Mais la crise a tout de même impacté ce bel élan. La rupture a eu lieu en novembre et décembre avec une chute des volumes de l’ordre de 20 %. Le début de l’année est un peu moins mauvais : – 16 % en janvier. D’où une extrême prudence pour 2009, car la crise affecte tous les secteurs d’activité de Naviland : les citerniers, les compagnies maritimes et les transitaires. « Face à cette crise, nous prenons des mesures classiques d’économies et de restructuration de notre plan de transport. Nous essayons quand c’est possible d’augmenter la qualité de notre offre tout en baissant nos volumes. C’est une des clés du succès de Naviland que nous ne voulons pas remettre en cause », souligne la direction. Par exemple, il y avait deux allers-retours entre Cognac et Le Havre et cinq allers-retours entre Bordeaux et Le Havre. En mars, Naviland devait supprimer les deux trains entre Cognac et Le Havre et introduire dans chacun des trains de Bordeaux un lot de Cognac. « Nous améliorons notre offre sur Cognac que nous allons desservir cinq fois par semaine dans le cadre d’une baisse globale de la capacité », résume Christian Dufour. Malgré la prudence désormais affichée, les projets de développement ne sont pas arrêtés. Une liaison Barcelone – Lyon a ainsi démarré en février.

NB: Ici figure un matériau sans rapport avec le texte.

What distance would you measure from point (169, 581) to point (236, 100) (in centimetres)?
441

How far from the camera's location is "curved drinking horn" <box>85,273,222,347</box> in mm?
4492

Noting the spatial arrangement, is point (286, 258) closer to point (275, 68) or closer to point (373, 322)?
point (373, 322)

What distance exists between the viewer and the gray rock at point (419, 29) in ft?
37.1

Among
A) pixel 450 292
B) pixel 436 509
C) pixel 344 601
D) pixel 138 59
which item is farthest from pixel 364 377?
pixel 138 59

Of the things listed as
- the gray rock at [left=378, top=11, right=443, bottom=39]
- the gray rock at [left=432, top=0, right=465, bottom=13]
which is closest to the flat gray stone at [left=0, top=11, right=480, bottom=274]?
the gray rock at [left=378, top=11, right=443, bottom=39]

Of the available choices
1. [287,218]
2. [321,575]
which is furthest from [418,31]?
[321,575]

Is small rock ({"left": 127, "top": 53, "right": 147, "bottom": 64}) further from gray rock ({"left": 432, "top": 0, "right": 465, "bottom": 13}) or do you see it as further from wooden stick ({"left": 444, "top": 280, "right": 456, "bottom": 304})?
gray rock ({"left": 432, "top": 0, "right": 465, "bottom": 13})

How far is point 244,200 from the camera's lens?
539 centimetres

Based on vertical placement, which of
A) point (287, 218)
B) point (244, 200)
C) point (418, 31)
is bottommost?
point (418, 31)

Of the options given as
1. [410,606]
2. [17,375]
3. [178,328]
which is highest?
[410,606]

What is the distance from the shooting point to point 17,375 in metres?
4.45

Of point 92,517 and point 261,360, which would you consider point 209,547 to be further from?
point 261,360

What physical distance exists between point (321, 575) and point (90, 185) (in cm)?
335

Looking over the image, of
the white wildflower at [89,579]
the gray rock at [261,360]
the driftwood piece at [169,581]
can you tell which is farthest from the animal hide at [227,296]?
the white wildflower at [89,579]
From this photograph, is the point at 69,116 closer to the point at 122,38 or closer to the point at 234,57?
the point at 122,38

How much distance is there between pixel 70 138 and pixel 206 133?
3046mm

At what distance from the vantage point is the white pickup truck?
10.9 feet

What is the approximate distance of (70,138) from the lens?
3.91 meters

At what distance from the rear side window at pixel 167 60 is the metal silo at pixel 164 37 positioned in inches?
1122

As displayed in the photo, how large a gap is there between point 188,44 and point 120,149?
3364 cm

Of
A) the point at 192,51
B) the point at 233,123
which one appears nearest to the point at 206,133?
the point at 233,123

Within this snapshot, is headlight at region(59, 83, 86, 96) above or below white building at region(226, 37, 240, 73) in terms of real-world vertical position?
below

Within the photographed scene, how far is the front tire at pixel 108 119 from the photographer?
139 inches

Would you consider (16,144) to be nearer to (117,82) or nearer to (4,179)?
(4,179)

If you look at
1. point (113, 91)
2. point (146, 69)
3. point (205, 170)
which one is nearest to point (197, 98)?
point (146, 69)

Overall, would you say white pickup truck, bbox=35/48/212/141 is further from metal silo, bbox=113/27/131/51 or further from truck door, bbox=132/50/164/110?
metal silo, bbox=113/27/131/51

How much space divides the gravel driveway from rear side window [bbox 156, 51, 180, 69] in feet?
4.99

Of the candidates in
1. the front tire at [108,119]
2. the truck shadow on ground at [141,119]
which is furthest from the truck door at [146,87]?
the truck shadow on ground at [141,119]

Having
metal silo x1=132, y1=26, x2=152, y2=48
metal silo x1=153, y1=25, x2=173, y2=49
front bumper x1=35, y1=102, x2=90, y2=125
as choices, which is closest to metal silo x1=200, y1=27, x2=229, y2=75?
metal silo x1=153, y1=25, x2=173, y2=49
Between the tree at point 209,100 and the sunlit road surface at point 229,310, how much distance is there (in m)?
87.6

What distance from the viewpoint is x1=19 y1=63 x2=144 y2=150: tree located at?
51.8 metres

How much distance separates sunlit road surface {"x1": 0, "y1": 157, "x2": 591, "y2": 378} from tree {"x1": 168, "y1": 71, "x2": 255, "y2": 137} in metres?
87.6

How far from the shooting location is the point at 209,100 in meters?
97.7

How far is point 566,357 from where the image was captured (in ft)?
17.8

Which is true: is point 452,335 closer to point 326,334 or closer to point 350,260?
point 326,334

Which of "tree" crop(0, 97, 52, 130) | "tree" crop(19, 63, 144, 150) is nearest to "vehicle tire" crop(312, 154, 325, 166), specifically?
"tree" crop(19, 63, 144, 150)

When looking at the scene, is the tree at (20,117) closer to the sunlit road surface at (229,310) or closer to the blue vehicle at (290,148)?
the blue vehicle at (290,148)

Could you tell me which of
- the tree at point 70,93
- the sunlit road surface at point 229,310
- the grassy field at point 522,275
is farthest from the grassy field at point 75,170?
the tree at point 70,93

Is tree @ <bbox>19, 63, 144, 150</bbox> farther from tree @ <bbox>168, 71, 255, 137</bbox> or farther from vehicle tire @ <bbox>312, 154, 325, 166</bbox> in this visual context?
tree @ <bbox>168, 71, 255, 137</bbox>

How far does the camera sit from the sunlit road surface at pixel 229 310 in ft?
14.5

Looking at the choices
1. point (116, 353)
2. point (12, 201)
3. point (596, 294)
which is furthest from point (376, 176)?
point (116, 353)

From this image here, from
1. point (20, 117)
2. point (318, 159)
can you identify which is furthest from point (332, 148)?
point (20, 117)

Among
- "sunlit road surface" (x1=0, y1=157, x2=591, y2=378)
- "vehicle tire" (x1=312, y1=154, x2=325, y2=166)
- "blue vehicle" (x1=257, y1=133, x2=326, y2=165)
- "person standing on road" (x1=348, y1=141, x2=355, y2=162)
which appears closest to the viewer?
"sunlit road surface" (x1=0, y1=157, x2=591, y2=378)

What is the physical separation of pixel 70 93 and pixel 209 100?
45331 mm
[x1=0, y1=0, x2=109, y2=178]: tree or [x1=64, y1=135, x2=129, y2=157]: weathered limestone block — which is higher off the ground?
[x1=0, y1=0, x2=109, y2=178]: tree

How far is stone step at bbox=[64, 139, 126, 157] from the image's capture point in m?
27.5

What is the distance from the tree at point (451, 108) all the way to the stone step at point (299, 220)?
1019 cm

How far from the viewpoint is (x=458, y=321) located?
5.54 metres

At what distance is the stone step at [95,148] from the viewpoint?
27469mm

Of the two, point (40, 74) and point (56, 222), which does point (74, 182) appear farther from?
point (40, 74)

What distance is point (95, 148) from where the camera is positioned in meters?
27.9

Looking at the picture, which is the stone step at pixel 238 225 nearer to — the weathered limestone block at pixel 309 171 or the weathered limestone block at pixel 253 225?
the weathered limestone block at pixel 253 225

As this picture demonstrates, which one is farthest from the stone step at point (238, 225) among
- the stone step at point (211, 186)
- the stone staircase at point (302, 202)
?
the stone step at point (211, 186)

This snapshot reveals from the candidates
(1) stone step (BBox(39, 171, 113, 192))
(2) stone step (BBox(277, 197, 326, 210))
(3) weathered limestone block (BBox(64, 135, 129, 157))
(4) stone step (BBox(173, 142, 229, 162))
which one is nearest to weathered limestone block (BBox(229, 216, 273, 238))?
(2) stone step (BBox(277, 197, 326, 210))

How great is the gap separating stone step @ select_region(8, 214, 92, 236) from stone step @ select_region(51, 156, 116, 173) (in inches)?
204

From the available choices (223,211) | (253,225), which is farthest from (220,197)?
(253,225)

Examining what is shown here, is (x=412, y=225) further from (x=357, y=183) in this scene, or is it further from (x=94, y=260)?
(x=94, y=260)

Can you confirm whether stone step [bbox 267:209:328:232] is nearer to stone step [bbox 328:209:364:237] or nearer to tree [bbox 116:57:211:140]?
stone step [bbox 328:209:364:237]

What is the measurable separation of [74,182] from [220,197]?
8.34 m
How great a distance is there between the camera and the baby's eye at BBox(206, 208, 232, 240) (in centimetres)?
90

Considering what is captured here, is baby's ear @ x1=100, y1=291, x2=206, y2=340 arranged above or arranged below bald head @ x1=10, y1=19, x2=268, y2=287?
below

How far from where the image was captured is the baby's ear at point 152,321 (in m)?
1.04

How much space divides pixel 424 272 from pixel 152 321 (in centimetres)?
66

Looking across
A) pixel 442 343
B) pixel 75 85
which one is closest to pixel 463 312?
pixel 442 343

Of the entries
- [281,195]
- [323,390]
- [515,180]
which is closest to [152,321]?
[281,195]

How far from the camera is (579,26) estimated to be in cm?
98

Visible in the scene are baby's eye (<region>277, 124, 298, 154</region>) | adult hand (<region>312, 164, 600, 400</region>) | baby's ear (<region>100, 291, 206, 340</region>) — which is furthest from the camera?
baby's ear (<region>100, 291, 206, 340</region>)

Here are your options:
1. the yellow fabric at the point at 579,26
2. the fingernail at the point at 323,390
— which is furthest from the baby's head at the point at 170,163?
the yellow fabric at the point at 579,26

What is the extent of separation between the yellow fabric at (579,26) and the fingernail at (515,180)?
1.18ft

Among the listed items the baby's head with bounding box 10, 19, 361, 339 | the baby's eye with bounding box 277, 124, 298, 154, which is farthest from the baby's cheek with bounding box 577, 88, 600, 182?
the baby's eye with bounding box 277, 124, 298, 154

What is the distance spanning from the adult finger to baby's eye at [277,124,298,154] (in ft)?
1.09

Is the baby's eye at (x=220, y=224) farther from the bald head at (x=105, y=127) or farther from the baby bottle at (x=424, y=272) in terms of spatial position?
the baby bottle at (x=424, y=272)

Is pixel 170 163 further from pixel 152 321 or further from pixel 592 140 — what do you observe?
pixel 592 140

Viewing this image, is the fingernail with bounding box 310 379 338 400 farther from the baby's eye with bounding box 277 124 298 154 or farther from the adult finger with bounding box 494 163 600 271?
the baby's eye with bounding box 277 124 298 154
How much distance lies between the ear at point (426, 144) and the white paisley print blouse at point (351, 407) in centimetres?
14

La double casquette de Naviland Cargo, à la fois opérateur et tractionnaire, lui a aussi permis de développer son activité sur le créneau des trains dédiés avec des clients tels Areva, Gefco, Rail and Sea. Ce créneau représente aujourd’hui 6 % du chiffre d’affaires. Naviland souhaite le doubler rapidement, car cette activité permet de partager le risque entre le client et l’opérateur, qui n’est pas responsable du niveau de remplissage du train. À l’avenir, Naviland Cargo veut continuer à proposer de nouveaux services. Tous ses terminaux seront labellisés « MADT » fin mars, c’est-à-dire qu’ils permettront de stocker les conteneurs sous douane. L’opérateur veut aussi étendre à son réseau un « manifeste ferro-maritime » permettant de faire voyager sous douane l’ensemble des marchandises couvertes par ce manifeste. Ce qui permettra de combler le handicap du ferroviaire par rapport à la barge.
« Nous disposons encore à travers notre outil d’une réserve de productivité que nous pourrons mettre en œuvre quand nous disposerons d’un niveau de sillons de meilleure qualité. En plus de la crise, nous sommes aujourd’hui confrontés à un problème au niveau des sillons, tant sur leurs aspects qualitatifs que sur l’aspect de leurs prix puisqu’on parle aujourd’hui de hausses considérables à venir. L’ensemble du transport combiné plongera dans le rouge si les hausses annoncées se réalisent », avertit Christian Dufour.